Rewrite the entries below, swapping every occurrence of "paved path curving through forest" for "winding trail through the woods" and changing nothing else. Omit the pictures from your version.

* Start Material shown *

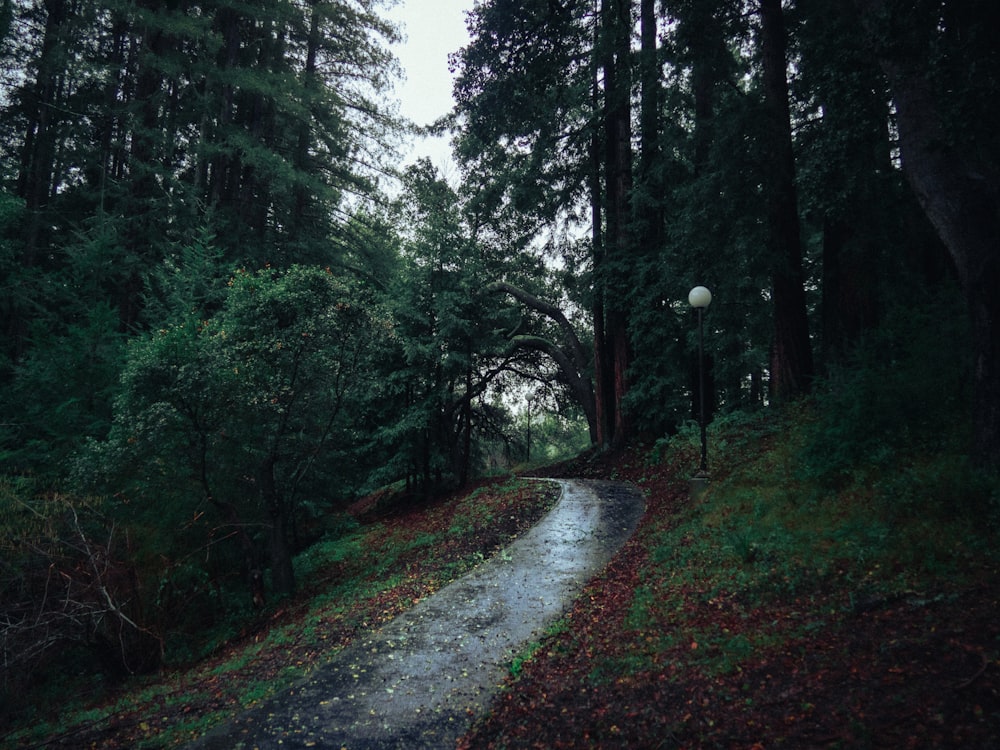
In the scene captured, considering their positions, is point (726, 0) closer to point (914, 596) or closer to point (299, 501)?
point (914, 596)

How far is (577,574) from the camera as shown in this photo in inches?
302

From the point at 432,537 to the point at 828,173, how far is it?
30.7ft

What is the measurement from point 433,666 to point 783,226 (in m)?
9.69

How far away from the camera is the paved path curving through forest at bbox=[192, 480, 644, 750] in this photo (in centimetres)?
454

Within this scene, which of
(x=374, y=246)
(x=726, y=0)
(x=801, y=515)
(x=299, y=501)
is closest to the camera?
(x=801, y=515)

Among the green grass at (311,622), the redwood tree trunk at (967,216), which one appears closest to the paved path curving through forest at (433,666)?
the green grass at (311,622)

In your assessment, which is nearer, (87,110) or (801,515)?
(801,515)

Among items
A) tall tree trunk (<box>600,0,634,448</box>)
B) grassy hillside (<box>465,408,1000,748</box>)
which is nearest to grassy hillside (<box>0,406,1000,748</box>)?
Answer: grassy hillside (<box>465,408,1000,748</box>)

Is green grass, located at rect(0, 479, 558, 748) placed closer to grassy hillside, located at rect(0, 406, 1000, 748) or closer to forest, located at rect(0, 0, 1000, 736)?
grassy hillside, located at rect(0, 406, 1000, 748)

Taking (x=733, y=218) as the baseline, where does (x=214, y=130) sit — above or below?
above

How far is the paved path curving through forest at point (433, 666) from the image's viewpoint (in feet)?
A: 14.9

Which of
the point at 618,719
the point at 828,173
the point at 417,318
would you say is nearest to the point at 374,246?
the point at 417,318

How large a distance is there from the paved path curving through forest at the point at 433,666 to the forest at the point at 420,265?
3944 mm

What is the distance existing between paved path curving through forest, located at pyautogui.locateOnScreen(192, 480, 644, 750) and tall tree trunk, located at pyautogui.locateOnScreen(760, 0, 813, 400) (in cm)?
506
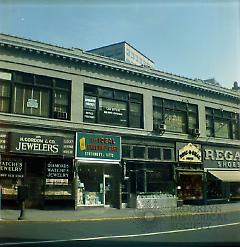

* End Material shown *

# Full answer
In the scene captured, considering their positions, is point (726, 0) closer to point (914, 596) or closer to point (299, 501)?
point (914, 596)

How far is (577,574) from the camera as shown in this photo in inches?
302

From the point at 432,537 to the point at 828,173, how far is it?
30.7ft

What is the measurement from point 433,666 to point 783,226 (in m)?
9.69

How far away from the camera is the winding trail through the woods at bbox=[192, 480, 644, 750] in this photo (in centimetres)?
454

Within this scene, which of
(x=374, y=246)
(x=726, y=0)
(x=801, y=515)
(x=299, y=501)
is closest to the camera?
(x=801, y=515)

Among the green grass at (311,622), the redwood tree trunk at (967,216), which one appears closest to the winding trail through the woods at (433,666)?
the green grass at (311,622)

In your assessment, which is nearer, (87,110) or (801,515)?
(801,515)

Among items
A) tall tree trunk (<box>600,0,634,448</box>)
B) grassy hillside (<box>465,408,1000,748</box>)
which is nearest to grassy hillside (<box>0,406,1000,748</box>)?
Answer: grassy hillside (<box>465,408,1000,748</box>)

Is green grass, located at rect(0, 479, 558, 748) placed closer to grassy hillside, located at rect(0, 406, 1000, 748) or closer to forest, located at rect(0, 0, 1000, 736)?
grassy hillside, located at rect(0, 406, 1000, 748)

Taking (x=733, y=218) as the baseline, where does (x=214, y=130) sit — above or below?
above

How far is the winding trail through the woods at point (433, 666) from the image's viewpoint (in feet)?
A: 14.9

Which of
the point at 618,719
the point at 828,173
the point at 417,318
would you say is nearest to the point at 374,246?
the point at 417,318

How large a distance is there from the winding trail through the woods at the point at 433,666 to the forest at the point at 420,265?
3944 mm

What is the distance existing between winding trail through the woods, located at pyautogui.locateOnScreen(192, 480, 644, 750) and tall tree trunk, located at pyautogui.locateOnScreen(760, 0, 813, 400) (in cm)?
506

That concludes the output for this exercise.